Comment by hnlmorg
17 hours ago
Most dialects of BASIC actually had functions too. They just weren’t popularised because line numbers were still essential for line editing on home micros.
> On speed, Forth for the ACE was faster than Basic running under the ZX80. So, it wasn't about using a text-parsed language.
Forth and BASIC are completely different languages and you’re arguing a different point to the one I made too.
Also I don’t see much value in hypothetical arguments like “if Forth won instead of BASIC” because it didn’t and thus we are talking about actual systems people owned.
I mean, I could list a plethora of technologies I’d have preferred to dominate: Pascal and LISP being two big examples. But the C64 wasn’t a lisp machine and people aren’t writing modern software in Pascal. So they’re completely moot to the conversation.
They were different but both came in-ROM and with similar storage options (cassette/floppy).
On Pascal, Delphi was used for tons of RAD software in the 90's, both for the enterprise and for home users with zillions of shareware (and shovelware). And Lazarus/FPC+SQLITE3 today is not bad at all.
On Lisp... it was used on niche places such as game engines, Emacs -Org Mode today it's a beast-, a whole GNU supported GNU distro (Scheme) and Maxima among others.
Still, the so called low-level C++ it's an example on things picking the wrong route. C++ and QT5/6 can be performant enough. But, for a roguelike, the performance on compiling it's atrocious and by design Go with the GC would fix a 90% of the problems and even gain more portability.
I’m very aware of Lazarus, Delphi and Emacs. But they’re exceptions rather than industry norms.
And thus pointing them out misses the point I was making when, ironically, I was pointing out how you’re missing the original point of this discussion.
My point was about performance. Yes, Basic vs Forth was the worst choice back in the day, and you could say low level stuff was done under assembler.
Fine. But the correct choice for 'low level' stuff it's C++ and I state that most of the C++ compilers have huge compiling times for software (GCC), or much better but they still eat ram like crazy (clang) and except for few software, the performance boost compared to Go doesn't look as huge for mosts tasks except for Chromium/Electron and QT.
For what software it's doing a 90% of the time, Go + a nice toolkit UI would be enough to cover most tasks while having a safe language to use. Even for bloated propietary IM clones such as Discord and Slack.

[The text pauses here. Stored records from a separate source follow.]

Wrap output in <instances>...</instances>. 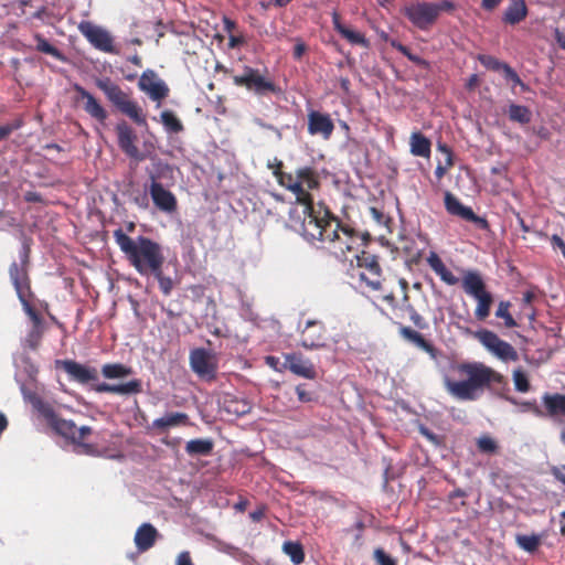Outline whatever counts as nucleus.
I'll return each mask as SVG.
<instances>
[{
  "instance_id": "obj_57",
  "label": "nucleus",
  "mask_w": 565,
  "mask_h": 565,
  "mask_svg": "<svg viewBox=\"0 0 565 565\" xmlns=\"http://www.w3.org/2000/svg\"><path fill=\"white\" fill-rule=\"evenodd\" d=\"M427 263L434 271H436L440 266L444 265V262L435 252H430V254L427 257Z\"/></svg>"
},
{
  "instance_id": "obj_1",
  "label": "nucleus",
  "mask_w": 565,
  "mask_h": 565,
  "mask_svg": "<svg viewBox=\"0 0 565 565\" xmlns=\"http://www.w3.org/2000/svg\"><path fill=\"white\" fill-rule=\"evenodd\" d=\"M279 185L296 196L302 206L300 234L311 244L321 243L338 259H345L347 254L360 247L367 239L349 224L333 215L322 203L315 204L310 191L320 188V177L316 168L303 166L296 169L295 174L281 175Z\"/></svg>"
},
{
  "instance_id": "obj_8",
  "label": "nucleus",
  "mask_w": 565,
  "mask_h": 565,
  "mask_svg": "<svg viewBox=\"0 0 565 565\" xmlns=\"http://www.w3.org/2000/svg\"><path fill=\"white\" fill-rule=\"evenodd\" d=\"M462 288L465 292L477 300L475 317L479 321H484L493 303L492 295L487 290L486 284L477 271H467L462 278Z\"/></svg>"
},
{
  "instance_id": "obj_53",
  "label": "nucleus",
  "mask_w": 565,
  "mask_h": 565,
  "mask_svg": "<svg viewBox=\"0 0 565 565\" xmlns=\"http://www.w3.org/2000/svg\"><path fill=\"white\" fill-rule=\"evenodd\" d=\"M443 281L446 284L454 286L458 282V278L446 267L444 264L435 271Z\"/></svg>"
},
{
  "instance_id": "obj_24",
  "label": "nucleus",
  "mask_w": 565,
  "mask_h": 565,
  "mask_svg": "<svg viewBox=\"0 0 565 565\" xmlns=\"http://www.w3.org/2000/svg\"><path fill=\"white\" fill-rule=\"evenodd\" d=\"M96 393H109L117 395H134L142 392V382L139 379L130 380L126 383L110 384L106 382L96 383L93 386Z\"/></svg>"
},
{
  "instance_id": "obj_38",
  "label": "nucleus",
  "mask_w": 565,
  "mask_h": 565,
  "mask_svg": "<svg viewBox=\"0 0 565 565\" xmlns=\"http://www.w3.org/2000/svg\"><path fill=\"white\" fill-rule=\"evenodd\" d=\"M391 46L395 50H397L398 52H401L404 56H406L411 62H413L414 64H416L417 66L419 67H423V68H428L429 67V62L422 58L420 56L418 55H415L411 52V50L402 44L401 42L396 41V40H392L390 42Z\"/></svg>"
},
{
  "instance_id": "obj_15",
  "label": "nucleus",
  "mask_w": 565,
  "mask_h": 565,
  "mask_svg": "<svg viewBox=\"0 0 565 565\" xmlns=\"http://www.w3.org/2000/svg\"><path fill=\"white\" fill-rule=\"evenodd\" d=\"M78 30L95 49L105 53H118L114 46L111 35L106 30L95 25L90 21H82L78 24Z\"/></svg>"
},
{
  "instance_id": "obj_56",
  "label": "nucleus",
  "mask_w": 565,
  "mask_h": 565,
  "mask_svg": "<svg viewBox=\"0 0 565 565\" xmlns=\"http://www.w3.org/2000/svg\"><path fill=\"white\" fill-rule=\"evenodd\" d=\"M268 167L273 169V174L275 175L278 183L280 180L279 178H281V175H291V173L282 171L284 163L280 160L276 159L275 164H268Z\"/></svg>"
},
{
  "instance_id": "obj_26",
  "label": "nucleus",
  "mask_w": 565,
  "mask_h": 565,
  "mask_svg": "<svg viewBox=\"0 0 565 565\" xmlns=\"http://www.w3.org/2000/svg\"><path fill=\"white\" fill-rule=\"evenodd\" d=\"M191 425L189 415L181 412L168 413L152 422L151 428L158 433H166L171 427Z\"/></svg>"
},
{
  "instance_id": "obj_60",
  "label": "nucleus",
  "mask_w": 565,
  "mask_h": 565,
  "mask_svg": "<svg viewBox=\"0 0 565 565\" xmlns=\"http://www.w3.org/2000/svg\"><path fill=\"white\" fill-rule=\"evenodd\" d=\"M551 472L557 481L565 486V465L553 467Z\"/></svg>"
},
{
  "instance_id": "obj_54",
  "label": "nucleus",
  "mask_w": 565,
  "mask_h": 565,
  "mask_svg": "<svg viewBox=\"0 0 565 565\" xmlns=\"http://www.w3.org/2000/svg\"><path fill=\"white\" fill-rule=\"evenodd\" d=\"M373 555L379 565H396V561L383 548H376Z\"/></svg>"
},
{
  "instance_id": "obj_9",
  "label": "nucleus",
  "mask_w": 565,
  "mask_h": 565,
  "mask_svg": "<svg viewBox=\"0 0 565 565\" xmlns=\"http://www.w3.org/2000/svg\"><path fill=\"white\" fill-rule=\"evenodd\" d=\"M356 270L361 284L372 291L382 288L383 273L379 257L370 252L362 250L356 255Z\"/></svg>"
},
{
  "instance_id": "obj_27",
  "label": "nucleus",
  "mask_w": 565,
  "mask_h": 565,
  "mask_svg": "<svg viewBox=\"0 0 565 565\" xmlns=\"http://www.w3.org/2000/svg\"><path fill=\"white\" fill-rule=\"evenodd\" d=\"M159 533L157 529L150 523L141 524L135 534V544L140 552L150 550L158 537Z\"/></svg>"
},
{
  "instance_id": "obj_7",
  "label": "nucleus",
  "mask_w": 565,
  "mask_h": 565,
  "mask_svg": "<svg viewBox=\"0 0 565 565\" xmlns=\"http://www.w3.org/2000/svg\"><path fill=\"white\" fill-rule=\"evenodd\" d=\"M156 170L149 171V193L152 199V202L157 209L166 213H173L178 209V201L175 195L163 188L160 183V179L164 177L168 172H171L172 169L168 163L157 162L154 164Z\"/></svg>"
},
{
  "instance_id": "obj_40",
  "label": "nucleus",
  "mask_w": 565,
  "mask_h": 565,
  "mask_svg": "<svg viewBox=\"0 0 565 565\" xmlns=\"http://www.w3.org/2000/svg\"><path fill=\"white\" fill-rule=\"evenodd\" d=\"M438 149L446 153V164L443 166L440 162L437 164L435 169V177L438 181H440L445 174L447 173V170L454 166V159H452V152L446 145H439Z\"/></svg>"
},
{
  "instance_id": "obj_16",
  "label": "nucleus",
  "mask_w": 565,
  "mask_h": 565,
  "mask_svg": "<svg viewBox=\"0 0 565 565\" xmlns=\"http://www.w3.org/2000/svg\"><path fill=\"white\" fill-rule=\"evenodd\" d=\"M140 90L146 93L149 98L157 102L158 105L169 96L170 88L153 70H146L138 82Z\"/></svg>"
},
{
  "instance_id": "obj_42",
  "label": "nucleus",
  "mask_w": 565,
  "mask_h": 565,
  "mask_svg": "<svg viewBox=\"0 0 565 565\" xmlns=\"http://www.w3.org/2000/svg\"><path fill=\"white\" fill-rule=\"evenodd\" d=\"M159 284V288L164 296H169L173 289V280L171 277L163 274L162 268L150 273Z\"/></svg>"
},
{
  "instance_id": "obj_25",
  "label": "nucleus",
  "mask_w": 565,
  "mask_h": 565,
  "mask_svg": "<svg viewBox=\"0 0 565 565\" xmlns=\"http://www.w3.org/2000/svg\"><path fill=\"white\" fill-rule=\"evenodd\" d=\"M398 333L404 340L415 344L417 348L429 354L431 359L436 360L438 358L439 350L430 341L426 340L418 331L401 324Z\"/></svg>"
},
{
  "instance_id": "obj_12",
  "label": "nucleus",
  "mask_w": 565,
  "mask_h": 565,
  "mask_svg": "<svg viewBox=\"0 0 565 565\" xmlns=\"http://www.w3.org/2000/svg\"><path fill=\"white\" fill-rule=\"evenodd\" d=\"M300 344L307 350H320L327 348L328 332L326 326L320 320L309 319L305 326H299Z\"/></svg>"
},
{
  "instance_id": "obj_35",
  "label": "nucleus",
  "mask_w": 565,
  "mask_h": 565,
  "mask_svg": "<svg viewBox=\"0 0 565 565\" xmlns=\"http://www.w3.org/2000/svg\"><path fill=\"white\" fill-rule=\"evenodd\" d=\"M160 121L169 134H179L184 129L182 121L172 110H163L160 114Z\"/></svg>"
},
{
  "instance_id": "obj_55",
  "label": "nucleus",
  "mask_w": 565,
  "mask_h": 565,
  "mask_svg": "<svg viewBox=\"0 0 565 565\" xmlns=\"http://www.w3.org/2000/svg\"><path fill=\"white\" fill-rule=\"evenodd\" d=\"M433 7H435L437 19L440 12H452L456 9V4L450 0H441L437 3H433Z\"/></svg>"
},
{
  "instance_id": "obj_13",
  "label": "nucleus",
  "mask_w": 565,
  "mask_h": 565,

Because, ironically, most of the optimized C++ code is to run bloated runtimes like Electron tossing out any C++ gives to you, because most Electron software it's implementing half an OS with every application.
With KDE and QT at least you are sharing code, even by using Flatpak, which somehow deduplicates stuff a little bit. With Electron you are running separate, isolated silos with no awareness of each other. You are basically running several 'desktop environments' at once.
You can say, hey, Go statically builds everything, there's no gain on shared libraries then... until you find the Go compiler can still do a better job using less RAM than average than tons of stuff.
With Electron often you are shipping the whole debugging environment with yourself. Loaded, and running graphical software with far less performance than the 'bloated' KDE3 software back in the day doing bells and wistles under a Kopete chat window under an AMD Athlon. QT3 tools felt snappy. Seeing Electron based software everywhere has the appeal of running everything GUI based under TCL/Tk under a Pentium modulo video decoders and the like. It will crawl against pure Win32/XLib under a Pentium 90 if everything it's a TK window with debugging options enabled.
So, these are our current times. You got an i7 with 16GB of RAM and barely got any improvement with modern 'apps' over an i3 with 2GB of RAM and native software.